There were 51 cases of rash, with commonly affected parts of the body including the face, trunk, chest, and abdomen. In most cases, rash manifested as painless dark-red congestive macular papules. The time of eruption was typically about 4 or 5 days after fever (Figure 7).

Eschar and ulcer

There were 59 (90.77%) cases of eschar or ulcer, including: 10 cases (16.95%) in the armpit; 8 cases (13.56%) on the ankle; 7 cases (11.86%) on the lower limb; 4 cases (6.78%) each on the abdomen and breast; 3 cases (5.08%) each on the neck, clavicle, thigh, and scrotum; 2 cases (3.39%) each on the waist, shoulder, around the belly button, and at the back knee; and 1 case (1.70%) each on the hand, upper limb, and buttock. In all cases, 2 (3.39%) cases had no less than two eschars or ulcers, and the remaining cases had only one (Figures 7,8).

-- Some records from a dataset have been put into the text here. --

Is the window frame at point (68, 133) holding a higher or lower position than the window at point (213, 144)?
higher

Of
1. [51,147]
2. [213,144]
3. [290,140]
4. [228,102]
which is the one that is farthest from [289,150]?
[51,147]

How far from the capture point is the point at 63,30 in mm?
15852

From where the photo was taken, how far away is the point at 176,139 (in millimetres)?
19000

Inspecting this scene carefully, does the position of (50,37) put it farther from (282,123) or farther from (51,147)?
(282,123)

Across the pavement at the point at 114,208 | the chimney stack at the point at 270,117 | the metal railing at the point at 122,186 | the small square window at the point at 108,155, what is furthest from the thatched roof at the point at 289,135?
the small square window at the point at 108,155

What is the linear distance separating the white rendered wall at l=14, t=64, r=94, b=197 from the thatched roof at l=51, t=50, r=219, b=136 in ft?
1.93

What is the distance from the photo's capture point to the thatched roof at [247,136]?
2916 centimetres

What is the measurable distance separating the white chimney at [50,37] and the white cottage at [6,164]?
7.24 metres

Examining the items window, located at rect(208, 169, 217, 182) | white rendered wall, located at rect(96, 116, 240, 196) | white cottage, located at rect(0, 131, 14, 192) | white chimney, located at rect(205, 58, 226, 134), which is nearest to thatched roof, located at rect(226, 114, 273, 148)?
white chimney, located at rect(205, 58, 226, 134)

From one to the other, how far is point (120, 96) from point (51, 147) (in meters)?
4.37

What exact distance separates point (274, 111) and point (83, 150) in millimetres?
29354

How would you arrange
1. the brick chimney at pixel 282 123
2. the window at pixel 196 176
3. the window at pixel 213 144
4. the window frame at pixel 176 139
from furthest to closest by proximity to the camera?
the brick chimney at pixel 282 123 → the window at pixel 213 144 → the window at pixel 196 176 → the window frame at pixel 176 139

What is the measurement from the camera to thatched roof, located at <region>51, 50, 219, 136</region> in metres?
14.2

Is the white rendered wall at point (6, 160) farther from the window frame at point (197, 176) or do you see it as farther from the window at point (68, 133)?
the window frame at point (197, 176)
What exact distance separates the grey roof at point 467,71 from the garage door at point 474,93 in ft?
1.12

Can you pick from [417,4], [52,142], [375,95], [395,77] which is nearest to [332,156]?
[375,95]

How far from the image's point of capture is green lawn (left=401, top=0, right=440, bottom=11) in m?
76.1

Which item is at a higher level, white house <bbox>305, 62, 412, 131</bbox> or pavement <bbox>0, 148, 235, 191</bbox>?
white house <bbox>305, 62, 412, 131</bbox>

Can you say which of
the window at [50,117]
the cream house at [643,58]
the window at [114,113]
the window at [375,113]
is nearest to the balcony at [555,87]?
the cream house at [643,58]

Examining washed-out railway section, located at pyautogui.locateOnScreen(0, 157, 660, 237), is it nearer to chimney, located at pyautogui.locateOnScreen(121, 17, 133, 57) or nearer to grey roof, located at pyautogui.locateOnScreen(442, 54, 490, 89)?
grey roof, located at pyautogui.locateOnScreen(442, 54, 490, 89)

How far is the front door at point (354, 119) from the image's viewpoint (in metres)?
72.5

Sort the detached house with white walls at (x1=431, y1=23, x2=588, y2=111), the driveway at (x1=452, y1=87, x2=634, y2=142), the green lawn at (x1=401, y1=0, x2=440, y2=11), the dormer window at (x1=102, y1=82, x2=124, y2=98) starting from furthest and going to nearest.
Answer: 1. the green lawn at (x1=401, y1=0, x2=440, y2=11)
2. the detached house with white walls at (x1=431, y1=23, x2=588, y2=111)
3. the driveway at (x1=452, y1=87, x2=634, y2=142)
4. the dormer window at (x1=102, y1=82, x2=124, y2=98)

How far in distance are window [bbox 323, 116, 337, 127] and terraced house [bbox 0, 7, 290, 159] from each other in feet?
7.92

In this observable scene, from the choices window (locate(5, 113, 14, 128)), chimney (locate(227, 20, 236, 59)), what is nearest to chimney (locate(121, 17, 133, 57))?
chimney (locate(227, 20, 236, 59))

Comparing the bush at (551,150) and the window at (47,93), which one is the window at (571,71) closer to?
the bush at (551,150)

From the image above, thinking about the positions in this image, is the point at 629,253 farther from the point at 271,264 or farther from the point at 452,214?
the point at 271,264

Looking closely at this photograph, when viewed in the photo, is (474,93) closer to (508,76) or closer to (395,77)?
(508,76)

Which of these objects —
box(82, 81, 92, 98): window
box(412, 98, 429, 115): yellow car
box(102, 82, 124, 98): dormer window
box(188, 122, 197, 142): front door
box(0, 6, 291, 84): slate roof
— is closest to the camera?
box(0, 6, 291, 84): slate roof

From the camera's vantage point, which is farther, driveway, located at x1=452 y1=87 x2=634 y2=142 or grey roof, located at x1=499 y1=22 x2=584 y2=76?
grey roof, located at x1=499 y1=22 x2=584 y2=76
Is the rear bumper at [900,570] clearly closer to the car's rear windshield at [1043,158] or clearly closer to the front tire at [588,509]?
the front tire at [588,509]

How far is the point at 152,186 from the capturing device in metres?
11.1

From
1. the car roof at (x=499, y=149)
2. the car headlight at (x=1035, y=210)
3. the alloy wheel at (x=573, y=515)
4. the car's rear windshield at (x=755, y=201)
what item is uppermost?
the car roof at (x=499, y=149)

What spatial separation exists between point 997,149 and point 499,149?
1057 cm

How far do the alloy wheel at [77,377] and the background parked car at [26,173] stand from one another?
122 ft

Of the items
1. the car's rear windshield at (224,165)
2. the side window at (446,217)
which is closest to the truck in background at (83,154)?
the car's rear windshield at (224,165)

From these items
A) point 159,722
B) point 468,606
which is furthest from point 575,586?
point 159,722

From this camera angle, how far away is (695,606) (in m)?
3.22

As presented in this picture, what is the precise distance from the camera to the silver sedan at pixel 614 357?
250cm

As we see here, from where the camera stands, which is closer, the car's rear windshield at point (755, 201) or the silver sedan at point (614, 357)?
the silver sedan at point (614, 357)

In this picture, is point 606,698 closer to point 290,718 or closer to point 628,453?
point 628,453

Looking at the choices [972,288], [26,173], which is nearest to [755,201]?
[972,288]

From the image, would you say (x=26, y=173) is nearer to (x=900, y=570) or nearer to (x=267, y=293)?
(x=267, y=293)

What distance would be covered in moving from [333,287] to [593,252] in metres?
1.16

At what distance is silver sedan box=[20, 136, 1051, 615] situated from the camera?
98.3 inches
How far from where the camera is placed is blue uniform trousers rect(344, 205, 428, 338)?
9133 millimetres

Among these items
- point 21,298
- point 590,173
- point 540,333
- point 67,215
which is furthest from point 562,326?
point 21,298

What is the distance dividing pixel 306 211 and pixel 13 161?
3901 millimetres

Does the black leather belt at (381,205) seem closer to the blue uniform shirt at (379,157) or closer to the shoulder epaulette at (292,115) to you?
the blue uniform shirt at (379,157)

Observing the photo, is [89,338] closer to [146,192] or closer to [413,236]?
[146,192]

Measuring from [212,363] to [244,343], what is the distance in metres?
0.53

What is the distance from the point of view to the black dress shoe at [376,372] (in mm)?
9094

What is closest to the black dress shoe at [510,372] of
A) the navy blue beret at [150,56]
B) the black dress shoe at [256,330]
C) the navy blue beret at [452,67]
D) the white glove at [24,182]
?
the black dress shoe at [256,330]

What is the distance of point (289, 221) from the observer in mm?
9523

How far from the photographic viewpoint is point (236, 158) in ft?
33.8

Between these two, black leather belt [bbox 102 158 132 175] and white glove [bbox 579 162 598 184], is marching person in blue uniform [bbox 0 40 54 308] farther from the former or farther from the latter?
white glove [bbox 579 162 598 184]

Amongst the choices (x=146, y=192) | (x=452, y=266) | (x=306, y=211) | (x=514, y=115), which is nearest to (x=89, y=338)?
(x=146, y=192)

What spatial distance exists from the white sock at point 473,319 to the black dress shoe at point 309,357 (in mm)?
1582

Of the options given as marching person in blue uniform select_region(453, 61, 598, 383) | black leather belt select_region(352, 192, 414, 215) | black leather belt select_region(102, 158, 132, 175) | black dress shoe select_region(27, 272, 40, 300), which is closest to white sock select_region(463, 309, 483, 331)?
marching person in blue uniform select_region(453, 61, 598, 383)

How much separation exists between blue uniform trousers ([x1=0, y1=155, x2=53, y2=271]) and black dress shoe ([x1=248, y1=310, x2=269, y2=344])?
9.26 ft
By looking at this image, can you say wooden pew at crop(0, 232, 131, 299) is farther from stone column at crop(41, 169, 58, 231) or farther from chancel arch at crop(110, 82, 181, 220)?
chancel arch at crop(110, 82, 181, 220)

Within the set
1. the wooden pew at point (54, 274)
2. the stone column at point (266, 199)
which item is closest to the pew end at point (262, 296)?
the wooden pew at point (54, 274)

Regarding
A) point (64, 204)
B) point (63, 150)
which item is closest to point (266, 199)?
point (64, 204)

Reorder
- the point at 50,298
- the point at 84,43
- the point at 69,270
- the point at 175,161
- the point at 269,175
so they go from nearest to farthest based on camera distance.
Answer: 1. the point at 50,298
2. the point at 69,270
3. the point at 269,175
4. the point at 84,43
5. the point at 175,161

Figure 8 Images of partial eschar in patients with tsutsugamushi disease. (A) The eschar was located on the medial side of the left upper arm, and desquamation appeared in the center of the erythema; (B) the eschar was located on the inner right thigh with red pigmentation; (C) eschar on the right chest wall without painful or itchy; (D) the eschar was located on the right armpit; (E) black crusted lesion on the right lower abdomen with desquamation; (F) the eschar on the inside of the left upper arm fell off to form an ulcer with erythema.

Lymphadenopathy

There were 38 (58.46%) cases of enlarged lymph nodes, which were mainly located in the axilla (86.84%), followed by the inguinal region (40%), neck (32.31%), clavicle (18.46%), and behind the ear (3.08%). Twenty-one (32.31%) patients had enlarged lymph nodes in more than 3 places (Figure 7).

Splenomegaly

Splenomegaly was found in 8 cases (12.31%) by abdominal ultrasound (Figure 7).

Bulbar conjunctiva

There were 2 (3.08%) cases of bulbar conjunctiva hyperremia (Figure 7).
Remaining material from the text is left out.